• _Compiti da svolgere_:
(a) Secondo il testo sulla responsabilità di liquidatori e sindaci, a chi spetta in via esclusiva l'esercizio delle azioni di responsabilità degli amministratori dopo il fallimento di una società di capitali?
(b) Prosegua il testo sulla responsabilità di liquidatori e sindaci, riprendendo dopo l'ultima frase riportata.

Il liquidatore, una volta constatato che le attività sociali non consentono l’integrale pagamento dei creditori sociali, man mano che i rispettivi crediti giungono a scadenza, anziché provvedere a pagare ugualmente, deve promuovere senza indugio una procedura concorsuale per il soddisfacimento paritetico di tutti i creditori, altrimenti è chiamato a rispondere direttamente nei confronti dei creditori danneggiati, e per essi del curatore in caso di fallimento, ai sensi degli artt. 146 l. fall. e 2394 c.c.

Le dimissioni del collegio sindacale, ove non accompagnate da atti volti a impedire e contrastare il protrarsi degli illeciti gestori, non sono sufficienti ad esimere l’organo di controllo dalla responsabilità derivante dall’omessa vigilanza sulla gestione, divenendo esemplari della condotta colposa e pilatesca tenuta dal sindaco rimasto indifferente ed inerte nel rilevare una situazione di reiterata illegalità. Il ragionamento di probabilità causale per definizione non conduce alla certezza, ma alla ragionevole ricostruzione di un legame tra i fatti, laddove in tema di responsabilità omissiva dei sindaci, l’inerzia è causa del danno, se, con ragionamento controfattuale ipotetico, l’attivazione lo avrebbe ragionevolmente evitato.

20 Gennaio 2023

L’esercizio delle azioni di responsabilità nel fallimento e la responsabilità del liquidatore

Per effetto del fallimento di una società di capitali, all’esercizio delle azioni di responsabilità degli amministratori è legittimato, in via esclusiva, il curatore del fallimento, ai sensi dell’art. 146 l. fall., che può, conseguentemente, formulare istanze risarcitorie verso gli amministratori, i liquidatori e i sindaci tanto con riferimento ai presupposti della responsabilità (contrattuale) di questi verso la società (artt. 2392, 2407 c.c.), quanto a quelli della responsabilità (extracontrattuale) verso i creditori sociali (art. 2394, 2407 c.c.). L’azione sociale, anche se esercitata dal curatore fallimentare, ha natura contrattuale, in quanto trova la sua fonte nell’inadempimento dei doveri imposti agli amministratori dalla legge o dall’atto costitutivo. Dalla qualificazione in termini di responsabilità contrattuale dell’azione de qua consegue che, mentre sull’attore (società o curatore fallimentare che sia) grava esclusivamente l’onere di allegare la sussistenza delle violazioni agli obblighi (trattandosi di obbligazioni di mezzi e non di risultato), il nesso di causalità tra queste ed il danno verificatosi, incombe, per converso, sugli amministratori l’onere di dimostrare la non imputabilità a sé del fatto dannoso, fornendo la prova positiva, con riferimento agli addebiti contestati, dell’osservanza dei doveri e dell’adempimento degli obblighi loro imposti.

Record di una raccolta di quesiti spaziali
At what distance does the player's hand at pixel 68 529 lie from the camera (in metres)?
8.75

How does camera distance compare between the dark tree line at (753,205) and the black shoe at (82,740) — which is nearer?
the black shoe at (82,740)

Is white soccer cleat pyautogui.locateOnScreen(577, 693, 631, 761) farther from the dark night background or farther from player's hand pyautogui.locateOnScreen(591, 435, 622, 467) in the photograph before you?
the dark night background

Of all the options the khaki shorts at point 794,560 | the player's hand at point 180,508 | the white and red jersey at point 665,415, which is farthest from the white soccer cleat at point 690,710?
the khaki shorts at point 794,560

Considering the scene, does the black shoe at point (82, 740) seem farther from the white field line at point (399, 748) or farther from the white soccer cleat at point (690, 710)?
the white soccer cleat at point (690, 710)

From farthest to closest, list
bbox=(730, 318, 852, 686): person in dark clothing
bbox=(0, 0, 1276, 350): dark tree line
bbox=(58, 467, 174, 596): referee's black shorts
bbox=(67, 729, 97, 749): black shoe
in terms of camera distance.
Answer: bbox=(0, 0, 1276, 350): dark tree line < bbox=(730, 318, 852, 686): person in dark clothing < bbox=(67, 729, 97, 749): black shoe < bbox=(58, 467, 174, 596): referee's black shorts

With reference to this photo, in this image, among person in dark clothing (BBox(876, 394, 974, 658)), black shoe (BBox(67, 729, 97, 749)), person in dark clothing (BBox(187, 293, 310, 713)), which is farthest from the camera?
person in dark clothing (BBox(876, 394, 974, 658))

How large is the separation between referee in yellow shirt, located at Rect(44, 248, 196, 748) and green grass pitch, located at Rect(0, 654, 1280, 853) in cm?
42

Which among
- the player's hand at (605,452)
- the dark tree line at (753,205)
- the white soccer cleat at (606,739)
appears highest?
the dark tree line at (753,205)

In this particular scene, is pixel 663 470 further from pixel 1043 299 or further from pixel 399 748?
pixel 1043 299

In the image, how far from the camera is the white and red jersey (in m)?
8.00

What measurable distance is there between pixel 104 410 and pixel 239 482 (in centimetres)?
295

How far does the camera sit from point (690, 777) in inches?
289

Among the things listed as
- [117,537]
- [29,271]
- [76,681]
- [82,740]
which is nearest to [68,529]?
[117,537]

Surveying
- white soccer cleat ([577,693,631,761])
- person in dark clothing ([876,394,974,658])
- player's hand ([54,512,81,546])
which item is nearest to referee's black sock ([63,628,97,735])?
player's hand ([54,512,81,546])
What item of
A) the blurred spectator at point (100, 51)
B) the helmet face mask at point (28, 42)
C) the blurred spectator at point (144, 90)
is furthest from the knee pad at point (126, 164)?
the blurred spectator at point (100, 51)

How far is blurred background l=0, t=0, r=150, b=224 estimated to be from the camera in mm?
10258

• _Risposte ai compiti_:
(a) Spetta al curatore del fallimento, ai sensi dell'art. 146 l. fall.

(b)
L’azione spettante ai creditori sociali ai sensi dell’art. 2394 c.c. o art. 2476 co. 6 c.c. costituisce conseguenza dell’inosservanza degli obblighi inerenti alla conservazione dell’integrità del patrimonio sociale che presuppone un comportamento dell’amministratore funzionale ad una diminuzione del patrimonio sociale di entità tale da rendere lo stesso inidoneo per difetto ad assolvere la sua funzione di garanzia generica (art. 2740 c.c.), con conseguente diritto del creditore sociale di ottenere, a titolo di risarcimento, l’equivalente della prestazione che la società non è più in grado di compiere.

Posta senza ritardo la società in liquidazione, la responsabilità del liquidatore sorge se cagiona un danno ai creditori non adempiendo ai suoi propri doveri di compiere con diligenza tutti gli atti utili alla liquidazione, come dispone l’art 2489 c.c., o se nel pagamento dei creditori sociali, in mancanza di attivo per soddisfare tutto il ceto creditorio, non rispetta la par condicio creditorum ex art 2471 c.c. Dunque, se la liquidazione si conclude con il mancato soddisfacimento di parte del ceto creditorio, non per questo sorge responsabilità dell’amministratore che abbia tempestivamente rilevato la causa di scioglimento e del liquidatore che abbia compiuto con la diligenza richiesta la liquidazione del patrimonio sociale. Responsabilità che potrebbe sussistere per l’amministratore nell’ipotesi in cui le risorse si siano ridotte per il ritardo nel rilevare il ricorrere della causa di scioglimento e nella messa in liquidazione della società e per il liquidatore nel compimento di atti non meramente conservativi, come impone l’art. 2486 co. 1, c.c., nel compimento non diligente e non tempestivo delle attività di liquidazione o, in una situazione patrimoniale della società inidonea al soddisfacimento di tutti i creditori, per aver provveduto al pagamento solo di alcuni creditori disattendendo quanto dispone l’art 2471 c.c. Il liquidatore deve procedere a una corretta e fedele ricognizione dei debiti sociali e, accertata una situazione di incapienza patrimoniale, provvedere sollecitamente al pagamento nel rispetto della par condicio creditorum, secondo il loro ordine di preferenza, senza alcuna pretermissione di crediti all’epoca esistenti.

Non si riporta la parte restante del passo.